Hardware Acceleration

MetaMUI crypto primitives use zero-config runtime detection to automatically select the fastest available SIMD or GPU backend on every platform. No build flags, no user configuration – the library probes CPU features (via CPUID on x86 or assumes NEON on AArch64) and GPU availability at startup, caches the result, and dispatches every hot-path operation through the best backend.

Dispatch Hierarchy

The runtime dispatcher evaluates backends in this order and selects the first one available:

Metal GPU  (macOS, Apple Silicon, batch >= 100)
    |
    v
AVX-512BW  (Intel Ice Lake 2019+, AMD Zen 4 2022+)
    |
    v
AVX-2      (Intel Haswell 2013+, AMD Excavator 2015+)
    |
    v
ARM NEON   (all AArch64 processors)
    |
    v
Portable   (scalar fallback -- always available)

For GPU backends (Metal, CUDA), the dispatch only activates for batch operations where the overhead of GPU dispatch is amortized across many items. Single-polynomial operations always use CPU SIMD.

Backend Summary

Backend	Architecture	Register Width	Coefficients per Op
AVX-512	x86-64	512-bit	32 x uint16
AVX-2	x86-64	256-bit	16 x uint16
ARM NEON	AArch64	128-bit	8 x uint16
Apple Metal	Apple Silicon GPU	Threadgroup	1024 coefficients
NVIDIA CUDA	NVIDIA GPU	Warp (32 threads)	Configurable
ARM SVE2	AArch64 (experimental)	128-2048 bit	Variable
Portable	Any	64-bit	1 x uint16

Algorithm Coverage

Each algorithm benefits from different backends depending on its computational profile:

Algorithm	AVX-512	AVX-2	NEON	Metal	CUDA
Falcon-512/1024	NTT, FFT, polynomial ops	NTT, FFT, polynomial ops	NTT, FFT, polynomial ops	NTT, pointwise mul, batch verify	–
BLAKE3	Batch block compression	8-block batch compression	Block compression	Chunk processing, tree merge	Batch hashing, tree hashing
ML-KEM	–	NTT, poly ops, sampling	NTT, poly ops, sampling	–	–
HAETAE	–	Packing, polyfix, polymat, FFT, poly, NTT (ASM)	–	–	–
SMAUG-T	–	–	–	Poly add/sub/mul, NTT, matrix-vector, Barrett reduce	Poly add/sub/mul, NTT, matrix-vector, Karatsuba

Falcon SIMD Operations

The Falcon dispatch covers both NTT-domain (integer mod q=12289) and FFT-domain (floating-point complex) operations:

NTT domain: ntt_forward, ntt_inverse, poly_pointwise
FFT domain: poly_add_fft, poly_sub_fft, poly_mul_fft, poly_muladj_fft, poly_adj_fft, poly_inv_fft, poly_norm_fft, poly_split_fft, poly_merge_fft
Fused operations: poly_muladd_fft (c = acc + ab), poly_mulsub_fft (c = acc - ab)

Constant-Time Guarantee

All SIMD paths use branchless masking throughout.

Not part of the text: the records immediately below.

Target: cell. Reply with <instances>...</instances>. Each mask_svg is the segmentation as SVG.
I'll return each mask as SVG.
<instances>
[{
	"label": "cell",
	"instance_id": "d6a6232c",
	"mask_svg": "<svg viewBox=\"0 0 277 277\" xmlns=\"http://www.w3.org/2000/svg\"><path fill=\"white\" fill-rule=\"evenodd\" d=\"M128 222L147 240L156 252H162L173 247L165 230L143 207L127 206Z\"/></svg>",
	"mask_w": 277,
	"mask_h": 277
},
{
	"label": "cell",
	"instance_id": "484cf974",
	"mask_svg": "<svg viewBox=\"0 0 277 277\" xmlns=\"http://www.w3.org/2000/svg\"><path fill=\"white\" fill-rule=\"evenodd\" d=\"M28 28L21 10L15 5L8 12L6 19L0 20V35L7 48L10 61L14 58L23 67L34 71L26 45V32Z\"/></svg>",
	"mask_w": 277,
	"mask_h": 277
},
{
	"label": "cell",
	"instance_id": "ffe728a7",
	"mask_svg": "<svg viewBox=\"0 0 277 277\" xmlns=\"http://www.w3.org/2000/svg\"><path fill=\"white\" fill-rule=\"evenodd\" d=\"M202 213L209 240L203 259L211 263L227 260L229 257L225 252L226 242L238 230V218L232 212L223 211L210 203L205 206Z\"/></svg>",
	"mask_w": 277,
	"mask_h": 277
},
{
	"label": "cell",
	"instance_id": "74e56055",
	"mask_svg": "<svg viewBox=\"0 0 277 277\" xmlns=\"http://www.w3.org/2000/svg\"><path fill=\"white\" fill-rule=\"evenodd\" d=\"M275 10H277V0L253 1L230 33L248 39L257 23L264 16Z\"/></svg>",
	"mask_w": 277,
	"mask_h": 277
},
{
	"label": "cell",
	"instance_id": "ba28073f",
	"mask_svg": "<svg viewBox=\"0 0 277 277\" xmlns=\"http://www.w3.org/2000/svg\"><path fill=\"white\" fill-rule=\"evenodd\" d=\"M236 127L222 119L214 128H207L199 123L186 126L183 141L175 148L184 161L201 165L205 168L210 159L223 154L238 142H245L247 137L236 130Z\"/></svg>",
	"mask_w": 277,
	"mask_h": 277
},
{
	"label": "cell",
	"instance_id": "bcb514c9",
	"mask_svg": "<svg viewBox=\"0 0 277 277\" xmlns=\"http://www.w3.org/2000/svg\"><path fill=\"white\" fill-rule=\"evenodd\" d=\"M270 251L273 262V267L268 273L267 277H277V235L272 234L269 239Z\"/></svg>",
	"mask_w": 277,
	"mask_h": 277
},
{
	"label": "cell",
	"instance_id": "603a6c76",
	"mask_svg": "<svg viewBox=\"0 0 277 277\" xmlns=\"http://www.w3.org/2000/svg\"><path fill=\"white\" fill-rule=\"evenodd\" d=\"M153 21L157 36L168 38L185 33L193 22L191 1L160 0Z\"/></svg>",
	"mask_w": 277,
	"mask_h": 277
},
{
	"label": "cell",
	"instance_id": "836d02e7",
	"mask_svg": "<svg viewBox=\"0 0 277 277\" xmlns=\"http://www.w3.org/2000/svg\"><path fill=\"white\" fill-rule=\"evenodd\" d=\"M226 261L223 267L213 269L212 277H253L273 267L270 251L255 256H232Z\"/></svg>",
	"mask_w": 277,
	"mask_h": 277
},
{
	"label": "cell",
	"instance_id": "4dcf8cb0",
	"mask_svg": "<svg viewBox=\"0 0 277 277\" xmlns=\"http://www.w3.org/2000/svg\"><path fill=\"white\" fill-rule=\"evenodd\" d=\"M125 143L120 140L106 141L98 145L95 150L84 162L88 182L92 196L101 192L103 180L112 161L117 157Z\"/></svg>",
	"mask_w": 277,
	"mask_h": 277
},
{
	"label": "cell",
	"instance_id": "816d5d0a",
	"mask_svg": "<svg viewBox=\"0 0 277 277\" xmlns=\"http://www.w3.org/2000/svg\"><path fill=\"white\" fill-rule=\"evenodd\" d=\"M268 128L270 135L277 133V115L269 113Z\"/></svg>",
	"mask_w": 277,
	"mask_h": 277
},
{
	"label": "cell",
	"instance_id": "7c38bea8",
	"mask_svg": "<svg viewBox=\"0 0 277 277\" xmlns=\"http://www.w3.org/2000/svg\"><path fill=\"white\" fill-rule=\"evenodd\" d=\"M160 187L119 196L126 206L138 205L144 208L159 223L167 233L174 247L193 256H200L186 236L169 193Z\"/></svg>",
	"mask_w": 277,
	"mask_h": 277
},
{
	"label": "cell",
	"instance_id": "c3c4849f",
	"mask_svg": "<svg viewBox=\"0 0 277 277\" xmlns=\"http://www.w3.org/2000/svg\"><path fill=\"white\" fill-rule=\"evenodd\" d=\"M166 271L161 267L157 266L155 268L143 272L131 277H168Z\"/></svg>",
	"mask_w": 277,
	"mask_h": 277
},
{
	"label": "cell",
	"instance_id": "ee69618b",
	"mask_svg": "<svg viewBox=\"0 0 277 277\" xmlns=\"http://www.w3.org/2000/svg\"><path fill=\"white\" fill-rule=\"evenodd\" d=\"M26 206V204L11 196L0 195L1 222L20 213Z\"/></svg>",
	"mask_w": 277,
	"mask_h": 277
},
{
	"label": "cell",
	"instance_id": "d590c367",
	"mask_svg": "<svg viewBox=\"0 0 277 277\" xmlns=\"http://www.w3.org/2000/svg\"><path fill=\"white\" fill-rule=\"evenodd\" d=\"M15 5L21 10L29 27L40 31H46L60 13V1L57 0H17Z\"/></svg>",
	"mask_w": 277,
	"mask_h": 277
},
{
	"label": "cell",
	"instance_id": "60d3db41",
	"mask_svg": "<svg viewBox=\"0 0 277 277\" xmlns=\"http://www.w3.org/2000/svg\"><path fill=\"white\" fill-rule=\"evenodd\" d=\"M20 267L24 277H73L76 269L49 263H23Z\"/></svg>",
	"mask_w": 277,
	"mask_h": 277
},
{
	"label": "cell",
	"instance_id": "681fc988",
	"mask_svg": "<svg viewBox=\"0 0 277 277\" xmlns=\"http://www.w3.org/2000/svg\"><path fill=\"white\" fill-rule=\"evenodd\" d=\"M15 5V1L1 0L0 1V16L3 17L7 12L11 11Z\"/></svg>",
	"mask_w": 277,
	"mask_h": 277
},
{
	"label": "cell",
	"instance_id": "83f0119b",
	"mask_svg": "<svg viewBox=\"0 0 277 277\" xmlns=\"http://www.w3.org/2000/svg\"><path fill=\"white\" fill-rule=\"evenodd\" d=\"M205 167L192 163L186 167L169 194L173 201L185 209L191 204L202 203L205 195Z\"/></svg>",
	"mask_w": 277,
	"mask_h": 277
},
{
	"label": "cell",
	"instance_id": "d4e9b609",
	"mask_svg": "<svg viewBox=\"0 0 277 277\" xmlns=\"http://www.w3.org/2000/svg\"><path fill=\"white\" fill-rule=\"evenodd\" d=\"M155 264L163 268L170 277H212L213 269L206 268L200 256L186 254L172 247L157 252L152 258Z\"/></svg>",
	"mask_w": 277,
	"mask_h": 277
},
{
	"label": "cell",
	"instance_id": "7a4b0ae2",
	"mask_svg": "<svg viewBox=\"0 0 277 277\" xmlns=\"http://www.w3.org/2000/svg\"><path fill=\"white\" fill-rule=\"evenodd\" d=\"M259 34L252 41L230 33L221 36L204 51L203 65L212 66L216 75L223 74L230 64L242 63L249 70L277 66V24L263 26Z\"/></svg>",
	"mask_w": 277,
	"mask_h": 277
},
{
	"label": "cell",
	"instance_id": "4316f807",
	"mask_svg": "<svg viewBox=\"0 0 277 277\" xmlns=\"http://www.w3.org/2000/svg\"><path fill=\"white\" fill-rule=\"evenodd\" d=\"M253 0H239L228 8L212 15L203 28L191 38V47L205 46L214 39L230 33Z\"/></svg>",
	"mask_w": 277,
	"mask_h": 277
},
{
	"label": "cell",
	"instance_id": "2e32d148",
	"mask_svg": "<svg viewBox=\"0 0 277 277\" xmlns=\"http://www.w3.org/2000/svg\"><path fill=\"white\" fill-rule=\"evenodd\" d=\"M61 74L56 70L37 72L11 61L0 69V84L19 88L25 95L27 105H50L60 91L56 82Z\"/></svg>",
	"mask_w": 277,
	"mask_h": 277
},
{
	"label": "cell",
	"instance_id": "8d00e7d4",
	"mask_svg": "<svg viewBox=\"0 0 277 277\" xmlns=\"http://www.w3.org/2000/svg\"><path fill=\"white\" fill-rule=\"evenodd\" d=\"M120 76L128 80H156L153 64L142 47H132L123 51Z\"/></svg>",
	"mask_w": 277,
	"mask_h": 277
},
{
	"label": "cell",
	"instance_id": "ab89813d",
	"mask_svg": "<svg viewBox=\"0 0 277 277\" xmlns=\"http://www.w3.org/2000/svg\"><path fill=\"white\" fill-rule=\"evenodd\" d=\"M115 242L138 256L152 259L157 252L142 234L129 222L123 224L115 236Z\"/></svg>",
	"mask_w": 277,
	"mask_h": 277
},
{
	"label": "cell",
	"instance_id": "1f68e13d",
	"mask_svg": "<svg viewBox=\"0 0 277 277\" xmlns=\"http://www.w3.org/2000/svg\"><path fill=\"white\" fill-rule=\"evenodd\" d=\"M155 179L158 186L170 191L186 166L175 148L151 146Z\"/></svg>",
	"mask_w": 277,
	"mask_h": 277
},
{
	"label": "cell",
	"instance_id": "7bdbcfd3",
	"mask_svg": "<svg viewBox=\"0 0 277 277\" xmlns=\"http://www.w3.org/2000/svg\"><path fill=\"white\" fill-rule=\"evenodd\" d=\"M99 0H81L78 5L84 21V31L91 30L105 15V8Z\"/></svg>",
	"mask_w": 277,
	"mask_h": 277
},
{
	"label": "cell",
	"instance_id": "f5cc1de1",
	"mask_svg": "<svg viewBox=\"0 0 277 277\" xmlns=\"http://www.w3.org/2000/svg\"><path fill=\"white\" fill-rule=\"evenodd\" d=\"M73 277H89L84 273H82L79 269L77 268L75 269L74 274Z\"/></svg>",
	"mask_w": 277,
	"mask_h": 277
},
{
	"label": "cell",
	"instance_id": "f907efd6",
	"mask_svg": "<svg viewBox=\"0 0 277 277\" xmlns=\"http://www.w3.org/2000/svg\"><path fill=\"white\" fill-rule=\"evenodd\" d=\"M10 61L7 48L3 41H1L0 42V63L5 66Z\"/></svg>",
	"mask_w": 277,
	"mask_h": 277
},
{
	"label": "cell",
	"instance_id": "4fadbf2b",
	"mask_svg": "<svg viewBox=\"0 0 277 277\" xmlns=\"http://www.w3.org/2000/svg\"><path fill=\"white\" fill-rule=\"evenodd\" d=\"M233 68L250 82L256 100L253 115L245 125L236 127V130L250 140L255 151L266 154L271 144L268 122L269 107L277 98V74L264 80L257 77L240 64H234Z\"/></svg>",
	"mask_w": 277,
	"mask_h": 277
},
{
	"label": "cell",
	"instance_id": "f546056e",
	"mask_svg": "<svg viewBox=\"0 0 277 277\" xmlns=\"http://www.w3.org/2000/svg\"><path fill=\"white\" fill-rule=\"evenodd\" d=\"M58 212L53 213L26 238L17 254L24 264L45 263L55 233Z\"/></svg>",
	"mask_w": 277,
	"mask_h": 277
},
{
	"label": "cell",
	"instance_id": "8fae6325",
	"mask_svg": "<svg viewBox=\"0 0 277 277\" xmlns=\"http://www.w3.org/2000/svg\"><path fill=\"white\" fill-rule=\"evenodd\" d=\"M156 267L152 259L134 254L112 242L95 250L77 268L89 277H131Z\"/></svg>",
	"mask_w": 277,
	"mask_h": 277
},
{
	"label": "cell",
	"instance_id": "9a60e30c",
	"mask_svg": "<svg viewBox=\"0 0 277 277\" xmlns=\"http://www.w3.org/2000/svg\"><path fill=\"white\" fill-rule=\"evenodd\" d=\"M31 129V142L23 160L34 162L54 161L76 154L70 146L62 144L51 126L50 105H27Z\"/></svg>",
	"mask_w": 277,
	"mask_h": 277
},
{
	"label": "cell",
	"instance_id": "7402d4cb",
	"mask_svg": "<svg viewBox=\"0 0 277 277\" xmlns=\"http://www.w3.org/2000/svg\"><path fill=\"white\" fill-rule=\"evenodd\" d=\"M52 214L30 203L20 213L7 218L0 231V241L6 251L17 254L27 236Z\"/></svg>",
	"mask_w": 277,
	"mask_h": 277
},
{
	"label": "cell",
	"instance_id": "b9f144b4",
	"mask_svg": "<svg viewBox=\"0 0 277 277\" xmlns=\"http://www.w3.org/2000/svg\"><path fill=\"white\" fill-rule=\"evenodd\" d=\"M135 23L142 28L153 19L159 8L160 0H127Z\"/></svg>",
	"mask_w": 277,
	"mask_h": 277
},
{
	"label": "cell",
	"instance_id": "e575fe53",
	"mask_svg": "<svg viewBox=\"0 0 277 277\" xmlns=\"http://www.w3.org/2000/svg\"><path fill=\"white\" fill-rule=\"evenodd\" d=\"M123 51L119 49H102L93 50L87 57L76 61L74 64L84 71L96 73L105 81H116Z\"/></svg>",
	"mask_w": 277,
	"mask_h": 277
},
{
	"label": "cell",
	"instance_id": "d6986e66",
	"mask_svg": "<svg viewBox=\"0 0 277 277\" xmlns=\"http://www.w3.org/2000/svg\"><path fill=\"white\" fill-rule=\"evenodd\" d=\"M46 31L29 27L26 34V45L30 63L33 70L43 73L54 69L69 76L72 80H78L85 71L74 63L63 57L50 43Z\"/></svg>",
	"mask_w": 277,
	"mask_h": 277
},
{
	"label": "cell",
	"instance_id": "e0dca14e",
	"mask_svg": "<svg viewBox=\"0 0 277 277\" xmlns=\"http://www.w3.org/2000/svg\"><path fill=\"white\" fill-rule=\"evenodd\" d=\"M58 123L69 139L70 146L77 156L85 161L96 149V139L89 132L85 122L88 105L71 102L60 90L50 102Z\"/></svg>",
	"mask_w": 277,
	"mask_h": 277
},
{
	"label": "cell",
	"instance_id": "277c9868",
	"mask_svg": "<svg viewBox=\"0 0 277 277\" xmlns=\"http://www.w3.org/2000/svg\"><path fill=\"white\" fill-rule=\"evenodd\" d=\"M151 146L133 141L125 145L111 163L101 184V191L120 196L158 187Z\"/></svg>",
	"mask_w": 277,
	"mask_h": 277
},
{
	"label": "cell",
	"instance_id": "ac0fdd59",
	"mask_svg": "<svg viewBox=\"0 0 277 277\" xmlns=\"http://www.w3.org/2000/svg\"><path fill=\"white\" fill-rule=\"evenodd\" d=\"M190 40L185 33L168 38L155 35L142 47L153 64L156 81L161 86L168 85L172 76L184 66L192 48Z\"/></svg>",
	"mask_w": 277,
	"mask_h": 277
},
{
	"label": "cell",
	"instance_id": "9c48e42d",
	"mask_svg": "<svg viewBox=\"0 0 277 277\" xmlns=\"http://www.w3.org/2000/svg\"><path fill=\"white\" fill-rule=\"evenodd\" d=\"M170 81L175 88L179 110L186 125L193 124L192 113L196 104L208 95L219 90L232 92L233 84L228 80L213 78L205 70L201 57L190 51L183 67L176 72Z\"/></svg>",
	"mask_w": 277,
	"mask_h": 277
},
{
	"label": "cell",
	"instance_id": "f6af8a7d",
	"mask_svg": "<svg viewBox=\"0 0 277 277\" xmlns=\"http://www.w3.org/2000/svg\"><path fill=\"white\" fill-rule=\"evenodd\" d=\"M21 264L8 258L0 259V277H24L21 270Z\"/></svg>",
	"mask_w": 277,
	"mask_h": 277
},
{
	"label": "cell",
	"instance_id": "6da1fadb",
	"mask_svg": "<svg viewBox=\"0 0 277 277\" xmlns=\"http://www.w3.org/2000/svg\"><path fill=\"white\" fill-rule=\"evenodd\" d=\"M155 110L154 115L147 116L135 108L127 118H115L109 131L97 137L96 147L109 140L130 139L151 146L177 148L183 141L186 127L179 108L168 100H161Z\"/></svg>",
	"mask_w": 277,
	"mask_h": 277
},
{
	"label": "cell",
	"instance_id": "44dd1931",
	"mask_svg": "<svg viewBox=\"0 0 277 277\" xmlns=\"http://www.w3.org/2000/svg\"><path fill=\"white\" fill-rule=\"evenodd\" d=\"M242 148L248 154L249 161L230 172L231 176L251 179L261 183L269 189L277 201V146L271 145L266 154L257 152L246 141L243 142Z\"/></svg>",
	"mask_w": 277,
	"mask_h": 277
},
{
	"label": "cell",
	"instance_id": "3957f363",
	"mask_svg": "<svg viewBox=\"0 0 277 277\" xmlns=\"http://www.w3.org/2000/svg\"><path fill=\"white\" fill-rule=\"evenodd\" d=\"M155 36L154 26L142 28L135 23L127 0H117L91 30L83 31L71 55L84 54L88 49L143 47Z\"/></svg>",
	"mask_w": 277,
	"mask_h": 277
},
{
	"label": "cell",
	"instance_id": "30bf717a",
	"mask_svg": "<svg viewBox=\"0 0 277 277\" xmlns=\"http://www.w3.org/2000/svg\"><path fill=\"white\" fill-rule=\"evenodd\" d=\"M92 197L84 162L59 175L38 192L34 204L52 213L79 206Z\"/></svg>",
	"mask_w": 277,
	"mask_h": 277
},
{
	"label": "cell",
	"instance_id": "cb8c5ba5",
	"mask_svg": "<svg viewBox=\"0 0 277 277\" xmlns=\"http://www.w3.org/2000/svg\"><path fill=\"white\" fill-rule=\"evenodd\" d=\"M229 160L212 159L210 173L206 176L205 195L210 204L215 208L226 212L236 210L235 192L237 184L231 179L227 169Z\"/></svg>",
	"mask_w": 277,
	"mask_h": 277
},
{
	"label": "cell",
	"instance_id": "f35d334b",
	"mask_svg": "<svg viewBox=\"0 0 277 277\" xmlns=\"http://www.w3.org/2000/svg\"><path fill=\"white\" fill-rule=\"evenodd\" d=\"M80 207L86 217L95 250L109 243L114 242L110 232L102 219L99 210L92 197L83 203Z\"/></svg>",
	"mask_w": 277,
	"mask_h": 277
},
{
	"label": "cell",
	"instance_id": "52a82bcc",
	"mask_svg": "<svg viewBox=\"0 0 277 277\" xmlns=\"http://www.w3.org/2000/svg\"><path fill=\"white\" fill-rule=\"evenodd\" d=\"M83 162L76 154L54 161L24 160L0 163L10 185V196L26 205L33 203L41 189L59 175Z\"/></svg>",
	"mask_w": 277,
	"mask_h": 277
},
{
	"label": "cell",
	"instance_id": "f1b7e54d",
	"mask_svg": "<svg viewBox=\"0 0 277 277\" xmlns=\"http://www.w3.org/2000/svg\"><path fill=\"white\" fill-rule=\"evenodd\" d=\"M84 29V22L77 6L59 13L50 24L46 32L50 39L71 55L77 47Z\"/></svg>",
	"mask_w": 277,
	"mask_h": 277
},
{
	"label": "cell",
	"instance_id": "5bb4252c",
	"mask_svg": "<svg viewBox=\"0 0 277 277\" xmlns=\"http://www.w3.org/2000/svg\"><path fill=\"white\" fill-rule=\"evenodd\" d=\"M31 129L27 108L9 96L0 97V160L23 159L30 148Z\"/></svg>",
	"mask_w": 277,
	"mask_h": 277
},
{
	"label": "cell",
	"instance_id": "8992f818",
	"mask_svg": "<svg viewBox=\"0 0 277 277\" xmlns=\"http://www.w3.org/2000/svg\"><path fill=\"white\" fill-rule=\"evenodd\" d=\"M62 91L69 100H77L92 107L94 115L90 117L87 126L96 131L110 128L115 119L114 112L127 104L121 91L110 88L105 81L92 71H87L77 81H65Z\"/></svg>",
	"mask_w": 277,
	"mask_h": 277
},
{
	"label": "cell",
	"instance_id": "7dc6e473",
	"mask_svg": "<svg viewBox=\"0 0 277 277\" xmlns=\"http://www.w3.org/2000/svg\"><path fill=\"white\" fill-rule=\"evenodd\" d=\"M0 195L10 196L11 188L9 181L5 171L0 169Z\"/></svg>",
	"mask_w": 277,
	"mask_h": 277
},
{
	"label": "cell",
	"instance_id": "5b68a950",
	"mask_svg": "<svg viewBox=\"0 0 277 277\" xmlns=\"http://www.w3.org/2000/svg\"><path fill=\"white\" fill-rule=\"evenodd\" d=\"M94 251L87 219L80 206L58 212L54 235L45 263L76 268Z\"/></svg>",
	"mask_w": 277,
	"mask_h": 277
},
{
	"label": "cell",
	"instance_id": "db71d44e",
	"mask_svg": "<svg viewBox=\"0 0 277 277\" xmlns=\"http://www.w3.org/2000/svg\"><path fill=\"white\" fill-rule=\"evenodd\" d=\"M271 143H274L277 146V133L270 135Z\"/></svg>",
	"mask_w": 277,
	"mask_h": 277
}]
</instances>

Conditional operations use arithmetic masks ((cond - 1) patterns) rather than branches, ensuring constant-time execution regardless of input values. This applies to:

Montgomery reduction in NTT kernels
Modular addition/subtraction (addmod, submod)
Butterfly operations in NTT and FFT transforms
Signature norm checking

Portable Fallback

Every accelerated operation has a portable scalar backup that produces identical results. If no SIMD or GPU backend is detected, the library falls through to the portable implementation automatically. The portable path is always compiled in – it is never conditionally excluded.